Stable EET urea agonist and soluble epoxide hydrolase inhibitor regulate rat pulmonary arteries through TRPCs

Yun Liu, Ruifang Wang, Jing Li, Jingjing Rao, Weiyang Li, J R Falck, Vijay L. Manthati, Meetha Medhora, Elizabeth R. Jacobs, Daling Zhu

Research output: Contribution to journalArticle

14 Citations (Scopus)

Abstract

Epoxyeicosatrienoic acids (EETs), cytochrome P450-derived metabolites of arachidonic acid, have been reported to increase intracellular calcium concentration in aortic vascular smooth muscle cells (SMCs).
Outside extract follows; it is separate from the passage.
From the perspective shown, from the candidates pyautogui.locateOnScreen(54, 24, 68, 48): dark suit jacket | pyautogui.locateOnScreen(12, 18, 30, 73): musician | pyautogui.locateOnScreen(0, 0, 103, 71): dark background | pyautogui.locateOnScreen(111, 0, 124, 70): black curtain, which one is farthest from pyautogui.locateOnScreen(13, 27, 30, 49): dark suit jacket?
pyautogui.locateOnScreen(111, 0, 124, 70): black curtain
As EETs are labile, we synthesized a new stable urea EET analog with agonist and soluble epoxide hydrolase (sEH) inhibitor properties. We refer to this analog, 12-(3-hexylureido)dodec-8-enoic acid, as 8-HUDE. Measuring tension of vascular rings, intracellular calcium signaling by confocal laser scanning microscopy and gene expression by reverse-transcription-PCR and western blots, we examined the effects of 8-HUDE on pulmonary vascular tone and calcium signaling in rat pulmonary artery (PA) SMCs (PASMCs). 8-HUDE increased the tension of rat PAs to 145% baseline, whereas it had no effect on the tension of mesenteric arteries (MAs). The 8-HUDE-induced increase in vascular tone was abolished by removal of extracellular Ca2+ or by pretreatment with either La 3 or SKF96365, which are inhibitors of canonical transient receptor potential channels (TRPCs). Furthermore, 8-HUDE-evoked increases in Ca2+ i in PASMCs could be blunted by inhibition of TRPC with SKF96365, removal of extracellular calcium or depletion of intracellular calcium stores with caffeine, cyclopiazonic acid or 2-aminoethoxydiphenyl borate, but not by the voltage-activated calcium channel blocker nifedipine. In addition to immediate effects on calcium signaling, 8-HUDE upregulated the expression of TRPC1 and TRPC6 at both mRNA and protein levels in rat PASMCs, whereas it suppressed the expression of sEH. Our observations suggest that 8-HUDE increases PA vascular tone through increased release of calcium from intracellular stores, enhanced Ca2+ i influx in PASMCs through store-operated Ca2+ channels and modulated the expression of TRPC and sEH proteins in a proconstrictive manner.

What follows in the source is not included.